(Text excerpt Opens)

The Perfect Archive by Paul Lisson
A Throwback Thursday Review by James M. Fisher
Paul Lisson’s The Perfect Archive is an unusual work in that he uses his professional skills as a librarian and archivist to create a work of mystique that is strange and darkly foreboding.1 The unnamed archivist in question is “reviled for the careful cataloguing of our atrocities; condemned and forgotten.” Yet the archivist – in a notes section, we are informed that the personal archive is written by a Dawson Birk, DPhil, Director of some assumed Fascist state – has left behind poems, marginalia, sketches and other ephemera all ‘carefully catalogued’ as per his training. Nevertheless, it does tell a story of a man on the run, then incarcerated (his surrender was “unexpected and unwanted”), and lastly dying.
Having sketched the frame for The Perfect Archive, we can now delve into Poems (Part 1), Marginalia (Part 2) and (again!) Poems (Part 3). I will linger with a sequence called “The Inevitabilities” because it is particularly poignant and accessible to the casual poetry reader like me. They primarily document the downward spiral of life toward death, such as this tersely constructed excerpt from The Eighth Inevitability:
Man gave me a shave. Dressed me in my clothes, Powdered my nose. Put me in a box.
Aside from “The Inevitabilities,” the poems in The Perfect Archive are in blank and free verse format, interspersed with some brief archival instructions that read like strict laws. (See “The Station Guard.”) Other personal favourites of mine were the nursery-like rhyme of “Will Not Wash,” the screaming of “Winter,” and the “forgetting and lost remembering” of “Plateau.”
The text is interspersed with several deliberately out-of-focus black and white photos that add to the mystery: perhaps these are images of the Archivist in exile? Simply put, a wonderful and inspired work, and although confoundingly cryptic at times –no doubt there are some professional “inside jokes” inserted among the dense archival language – The Perfect Archive will hold your interest throughout its 90+ pages.

(Text excerpt Closes)

▸ **Instructions**:
1. In the review of The Perfect Archive, who does the notes section say wrote the personal archive?
2. Reproduce word for word the portion of the review of The Perfect Archive that begins at the words "The Perfect Archive by" and stops after "and lastly dying.".

(Material shown Opens)

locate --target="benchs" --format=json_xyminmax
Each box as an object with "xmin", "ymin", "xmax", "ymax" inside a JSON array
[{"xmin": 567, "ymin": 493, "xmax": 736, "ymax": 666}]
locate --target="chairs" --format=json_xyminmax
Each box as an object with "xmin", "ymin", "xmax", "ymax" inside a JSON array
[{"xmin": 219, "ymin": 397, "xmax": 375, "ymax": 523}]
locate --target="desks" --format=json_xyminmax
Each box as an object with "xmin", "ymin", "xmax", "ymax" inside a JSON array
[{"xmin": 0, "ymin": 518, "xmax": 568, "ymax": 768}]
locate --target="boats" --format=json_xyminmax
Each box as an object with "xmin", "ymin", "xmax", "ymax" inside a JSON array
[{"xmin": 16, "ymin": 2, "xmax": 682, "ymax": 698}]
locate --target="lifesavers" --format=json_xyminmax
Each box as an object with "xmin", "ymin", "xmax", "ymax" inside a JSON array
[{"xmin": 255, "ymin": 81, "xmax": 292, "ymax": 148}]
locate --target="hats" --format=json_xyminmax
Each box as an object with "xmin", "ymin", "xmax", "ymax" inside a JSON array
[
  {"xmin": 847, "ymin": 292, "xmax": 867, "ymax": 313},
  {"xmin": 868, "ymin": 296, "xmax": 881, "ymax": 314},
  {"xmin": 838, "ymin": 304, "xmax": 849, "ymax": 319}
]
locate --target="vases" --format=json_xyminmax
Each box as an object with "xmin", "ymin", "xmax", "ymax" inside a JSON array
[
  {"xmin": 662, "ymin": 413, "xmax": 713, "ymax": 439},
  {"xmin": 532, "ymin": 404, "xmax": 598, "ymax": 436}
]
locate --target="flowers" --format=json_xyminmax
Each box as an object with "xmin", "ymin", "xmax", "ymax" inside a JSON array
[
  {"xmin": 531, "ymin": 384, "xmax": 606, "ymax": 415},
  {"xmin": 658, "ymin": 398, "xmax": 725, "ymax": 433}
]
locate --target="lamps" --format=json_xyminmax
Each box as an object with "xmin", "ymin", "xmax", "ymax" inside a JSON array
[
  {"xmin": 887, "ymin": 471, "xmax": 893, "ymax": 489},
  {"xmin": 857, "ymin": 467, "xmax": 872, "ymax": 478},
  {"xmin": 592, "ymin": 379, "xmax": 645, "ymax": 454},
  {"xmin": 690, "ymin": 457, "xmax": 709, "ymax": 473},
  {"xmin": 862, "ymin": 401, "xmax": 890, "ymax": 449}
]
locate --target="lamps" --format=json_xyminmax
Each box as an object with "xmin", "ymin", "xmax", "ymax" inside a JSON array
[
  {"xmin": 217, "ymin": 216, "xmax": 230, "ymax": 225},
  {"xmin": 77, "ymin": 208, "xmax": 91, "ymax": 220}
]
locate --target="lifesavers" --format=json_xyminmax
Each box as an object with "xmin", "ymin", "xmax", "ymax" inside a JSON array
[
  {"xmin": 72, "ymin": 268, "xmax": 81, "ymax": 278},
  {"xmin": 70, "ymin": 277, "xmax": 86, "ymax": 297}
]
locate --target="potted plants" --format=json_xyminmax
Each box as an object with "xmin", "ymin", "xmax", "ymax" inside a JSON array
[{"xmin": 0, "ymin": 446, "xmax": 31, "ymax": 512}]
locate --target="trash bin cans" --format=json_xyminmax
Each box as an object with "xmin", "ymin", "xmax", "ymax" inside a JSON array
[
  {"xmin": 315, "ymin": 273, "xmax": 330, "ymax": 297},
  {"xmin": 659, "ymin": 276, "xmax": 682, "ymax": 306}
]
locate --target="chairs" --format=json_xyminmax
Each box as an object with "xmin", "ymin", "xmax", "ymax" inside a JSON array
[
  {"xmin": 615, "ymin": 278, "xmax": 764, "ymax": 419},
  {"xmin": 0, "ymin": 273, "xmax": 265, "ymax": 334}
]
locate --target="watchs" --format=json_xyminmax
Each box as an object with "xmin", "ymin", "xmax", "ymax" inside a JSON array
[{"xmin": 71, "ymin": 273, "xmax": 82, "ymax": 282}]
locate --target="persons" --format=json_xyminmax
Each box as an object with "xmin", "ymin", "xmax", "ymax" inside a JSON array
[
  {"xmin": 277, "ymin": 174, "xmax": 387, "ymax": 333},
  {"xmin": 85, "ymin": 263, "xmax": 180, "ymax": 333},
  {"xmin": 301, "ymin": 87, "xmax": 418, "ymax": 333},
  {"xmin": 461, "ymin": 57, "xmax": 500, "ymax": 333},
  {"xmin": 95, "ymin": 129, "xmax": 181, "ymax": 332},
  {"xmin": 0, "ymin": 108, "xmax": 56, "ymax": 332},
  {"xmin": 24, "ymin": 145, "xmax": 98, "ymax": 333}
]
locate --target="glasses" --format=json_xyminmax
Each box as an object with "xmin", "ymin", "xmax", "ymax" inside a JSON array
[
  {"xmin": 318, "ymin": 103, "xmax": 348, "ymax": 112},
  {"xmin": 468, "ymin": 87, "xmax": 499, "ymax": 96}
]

(Material shown Closes)

▸ **Outputs for the tasks**:
1. Dawson Birk, DPhil, Director of some assumed Fascist state.

2.
The Perfect Archive by Paul Lisson
A Throwback Thursday Review by James M. Fisher
Paul Lisson’s The Perfect Archive is an unusual work in that he uses his professional skills as a librarian and archivist to create a work of mystique that is strange and darkly foreboding.1 The unnamed archivist in question is “reviled for the careful cataloguing of our atrocities; condemned and forgotten.” Yet the archivist – in a notes section, we are informed that the personal archive is written by a Dawson Birk, DPhil, Director of some assumed Fascist state – has left behind poems, marginalia, sketches and other ephemera all ‘carefully catalogued’ as per his training. Nevertheless, it does tell a story of a man on the run, then incarcerated (his surrender was “unexpected and unwanted”), and lastly dying.